» **BRIEF**
In the education speech excerpt, how many states have agreed to adopt the Common Core Standards as of today? Please answer briefly.

» **TEXT PROVIDED**
So after all we’ve tried and learned, we’ve come to focus on three essential areas of investment:
These are:
1. One, ensuring that students are prepared for college and careers (learning)
2. Two, empowering effective teachers (teaching); and,
3. Three, promoting innovation in the classroom and developing next-generation school models (innovation).
Of course, like the work of the National Staff Development Council, many of our efforts cut across these areas, and weave them together.
V. Preparing students for college and career
We start with preparing students for college and career. Today, too many of our kids are doing what is expected of them, learning what they’re asked to learn, graduating, going on to college – only to discover that the standards they met in high school weren’t high enough to prepare them for college-level work.
And employers say that high school graduates don’t come to them with the skills needed to thrive in today’s workplace.
That’s why we need clear, consistent standards that make sense to students, parents and teachers. Standards that can be mastered with the time and resources available to schools.
Great standards aren’t a laundry list of everything we think students should learn.
They’re evidence-based guidelines outlining what is essential for a student to know at each grade level.
>Right now, standards vary widely--in content and quality--from state to state. They are often too low, too long, and too diffuse.Fortunately, leaders in 48 states decided that it was time to work with parents, teachers, and education experts to craft next generation standards. And we’ve been proud to support this work.
The Common Core Standards are aligned with career and work expectations. They build upon the best of the current state standards. They’re informed by top-performing countries, so that all students are prepared to succeed in an information economy. They foster engagement and innovation, inspiring teachers, motivating students, and helping parents support their kids at home. And they demand mastery of what is most essential – they don’t simply ask students to learn less and less about more and more.
As of today, twenty four states have agreed to adopt these standards.
Clear, consistent standards help us determine what kids need to know--and help us measure whether they’ve learned it.
So together, we can generate course designs and teaching tools that strengthen teacher effectiveness and improve student learning.
We can build a next generation student support system, including 2.0 assessments aligned to the standards that tell us something worth knowing about what students are actually learning and the progress they are making.
We can create innovative models of professional development for teachers that provide immediate feedback and real-time access to effective practices. And if done correctly, we can use clear, consistent standards and high-quality assessments to evaluate learning and teaching, fairly – with multiple measures and without politics.
VI. Empowering effective teaching
After almost a decade of work and mountains of evidence, the Gates Foundation has come to a conclusion that all of you have long understood: teachers matter more to student learning than anything else inside a school.
Research shows that there is only half as much variation in student achievement between schools as there is among classrooms in the same school.
Imagine you grouped all teachers in America by quartile, using whatever metrics their schools currently have in place. If students are taught by a bottom-quartile teacher for three years, they fall behind so significantly that catching up is nearly impossible.
But imagine you took every student who currently has a bottom-quartile teacher and gave them a top-quartile teacher instead. You would close the entire achievement gap in America in just three years.
This is actually an inspiring statistic. Because it means that with great teachers, there’s no limit to what America’s students could achieve.
So we should learn from great teachers.
But how do we help more teachers become great? We believe that our efforts need to be informed by fair and reliable measures of teacher effectiveness that are tied to gains in student achievement.

» **DATASET EXTRACT**
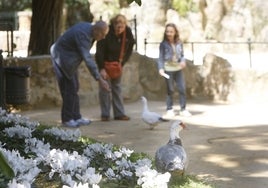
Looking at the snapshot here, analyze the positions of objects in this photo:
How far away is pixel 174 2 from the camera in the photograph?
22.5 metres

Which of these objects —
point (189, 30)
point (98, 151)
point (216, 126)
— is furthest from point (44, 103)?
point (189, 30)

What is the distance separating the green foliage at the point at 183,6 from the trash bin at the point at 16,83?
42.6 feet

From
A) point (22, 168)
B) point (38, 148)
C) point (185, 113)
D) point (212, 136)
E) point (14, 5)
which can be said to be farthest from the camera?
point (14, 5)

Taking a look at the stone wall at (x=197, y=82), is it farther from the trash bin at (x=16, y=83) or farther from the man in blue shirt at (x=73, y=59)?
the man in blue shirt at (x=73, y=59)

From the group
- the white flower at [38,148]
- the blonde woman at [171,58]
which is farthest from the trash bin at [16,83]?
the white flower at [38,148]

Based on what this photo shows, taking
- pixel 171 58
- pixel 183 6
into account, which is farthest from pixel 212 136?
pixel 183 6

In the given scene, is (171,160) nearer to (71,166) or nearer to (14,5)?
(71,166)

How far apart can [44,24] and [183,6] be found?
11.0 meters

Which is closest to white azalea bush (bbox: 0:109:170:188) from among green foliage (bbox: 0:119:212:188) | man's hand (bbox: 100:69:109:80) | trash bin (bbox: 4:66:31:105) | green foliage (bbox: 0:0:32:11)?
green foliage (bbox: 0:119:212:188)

---

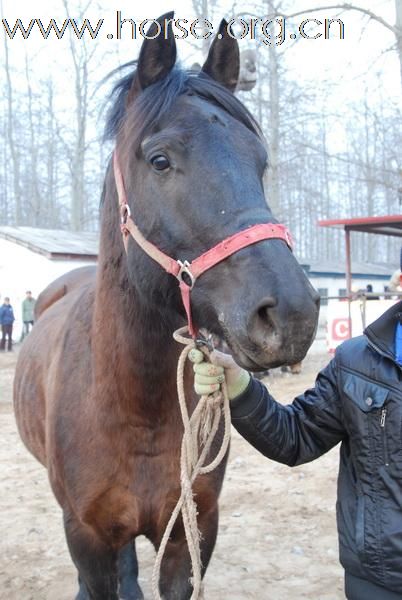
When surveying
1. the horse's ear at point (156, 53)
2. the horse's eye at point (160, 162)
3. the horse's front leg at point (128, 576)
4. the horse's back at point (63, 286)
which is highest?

» **RESULT FOR THIS EXERCISE**
Twenty four states.